I want to share a great research-based Harvard Business Review article (read the full article here) written by strategic planning guru Michael Porter. It focuses on how CEOs spend their time. It’s a bit long so here are my key take-aways:
- CEOs of multi-billion dollar companies work an average of 62 hours a week. If you are working more than this then that’s more of a choice than “comes with the territory.”
- If you are working too many hours, chances are you have a team you don’t trust to do the work. Upgrade!
- If you are working too much you’re probably spending too much time in meetings. Most hour-long meetings are 30 to 45 minutes longer than they need to be. Never meet without an agenda.
- CEOs of very large companies sleep 7 hours a night on average. Given the research on the relationship between sleep and health, don’t sleep less than 7 – 8 hours a night.

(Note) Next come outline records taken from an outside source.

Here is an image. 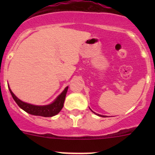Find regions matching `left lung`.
<instances>
[{
    "instance_id": "8db88e82",
    "label": "left lung",
    "mask_w": 155,
    "mask_h": 155,
    "mask_svg": "<svg viewBox=\"0 0 155 155\" xmlns=\"http://www.w3.org/2000/svg\"><path fill=\"white\" fill-rule=\"evenodd\" d=\"M92 111V110H91ZM92 112H93V111H92ZM94 113H95V112H94ZM95 114H96V113H95ZM97 115H99V116H101V117H104V116H103V115H99V114H97Z\"/></svg>"
}]
</instances>
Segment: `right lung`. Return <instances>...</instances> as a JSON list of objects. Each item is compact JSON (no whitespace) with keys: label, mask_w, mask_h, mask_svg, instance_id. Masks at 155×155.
<instances>
[{"label":"right lung","mask_w":155,"mask_h":155,"mask_svg":"<svg viewBox=\"0 0 155 155\" xmlns=\"http://www.w3.org/2000/svg\"><path fill=\"white\" fill-rule=\"evenodd\" d=\"M68 86L65 87L64 90L62 91V93L60 95L58 96V97L54 100V101L51 104H48L46 106H35L32 105V104H27L21 100L18 99L11 91V89L9 87V90L12 95V98L14 101H15L18 106L23 110L25 111L28 113L31 114V115H39V116L43 117H52L54 115H57L59 113L62 108L64 107V103L65 97H66V94L68 92Z\"/></svg>","instance_id":"right-lung-1"}]
</instances>
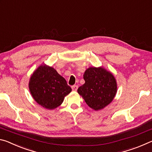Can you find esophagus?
Wrapping results in <instances>:
<instances>
[{"instance_id": "1", "label": "esophagus", "mask_w": 152, "mask_h": 152, "mask_svg": "<svg viewBox=\"0 0 152 152\" xmlns=\"http://www.w3.org/2000/svg\"><path fill=\"white\" fill-rule=\"evenodd\" d=\"M78 86H77V85H74V86H72V91H76L77 89H78Z\"/></svg>"}]
</instances>
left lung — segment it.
<instances>
[{
  "label": "left lung",
  "instance_id": "8db88e82",
  "mask_svg": "<svg viewBox=\"0 0 152 152\" xmlns=\"http://www.w3.org/2000/svg\"><path fill=\"white\" fill-rule=\"evenodd\" d=\"M85 83L80 86L78 93L94 110L104 109L114 99L117 92L116 79L103 67H90L84 74Z\"/></svg>",
  "mask_w": 152,
  "mask_h": 152
}]
</instances>
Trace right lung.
I'll list each match as a JSON object with an SVG mask.
<instances>
[{
    "instance_id": "obj_1",
    "label": "right lung",
    "mask_w": 152,
    "mask_h": 152,
    "mask_svg": "<svg viewBox=\"0 0 152 152\" xmlns=\"http://www.w3.org/2000/svg\"><path fill=\"white\" fill-rule=\"evenodd\" d=\"M29 88L35 101L49 110L60 106L65 96L72 91L65 78L53 67L45 64L33 72L29 79Z\"/></svg>"
}]
</instances>
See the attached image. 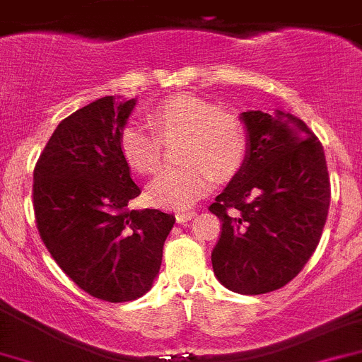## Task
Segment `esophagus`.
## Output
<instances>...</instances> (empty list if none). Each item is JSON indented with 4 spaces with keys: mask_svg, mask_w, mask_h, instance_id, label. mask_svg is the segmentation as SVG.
Wrapping results in <instances>:
<instances>
[{
    "mask_svg": "<svg viewBox=\"0 0 362 362\" xmlns=\"http://www.w3.org/2000/svg\"><path fill=\"white\" fill-rule=\"evenodd\" d=\"M194 216H197V212L194 211H184V212H177V214H175V218H177L178 223H185V221H189V219L194 218Z\"/></svg>",
    "mask_w": 362,
    "mask_h": 362,
    "instance_id": "obj_1",
    "label": "esophagus"
}]
</instances>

- Get your EA to filter and redirect your incoming emails. Be very careful of how you use (send) email—you are creating the company’s email norms. You risk creating unnecessary work for many in your company and setting bad examples by sending emails at 10 pm, on vacation and on the weekend.
- Most CEOs of larger companies spend significant time on strategy and culture—it determines how they spend the rest of their day. Most have personal agendas (intentions, goals, principles that keep them on track) and strategies that keep everyone focused and aligned on what creates value.
- Let go: don’t spend so much time in operational and financial review sessions and be sure to fully shed your prior role when you step into your new one.
- Make sure you schedule enough uninterrupted alone time into your week—28%-plus.
- Build one-to-one relationships.
- Be careful to not spend too much time on community boards.
- Don’t over-emphasize doing, thinking, problem-solving and flexing your power. Indirect, human interaction, symbolism, and having others legitimize you as their leader are more important factors to CEO effectiveness.
- There is no one way to do leadership. The variability in how an executive spends his or her time should be expected given the various ways people think, process information, and communicate.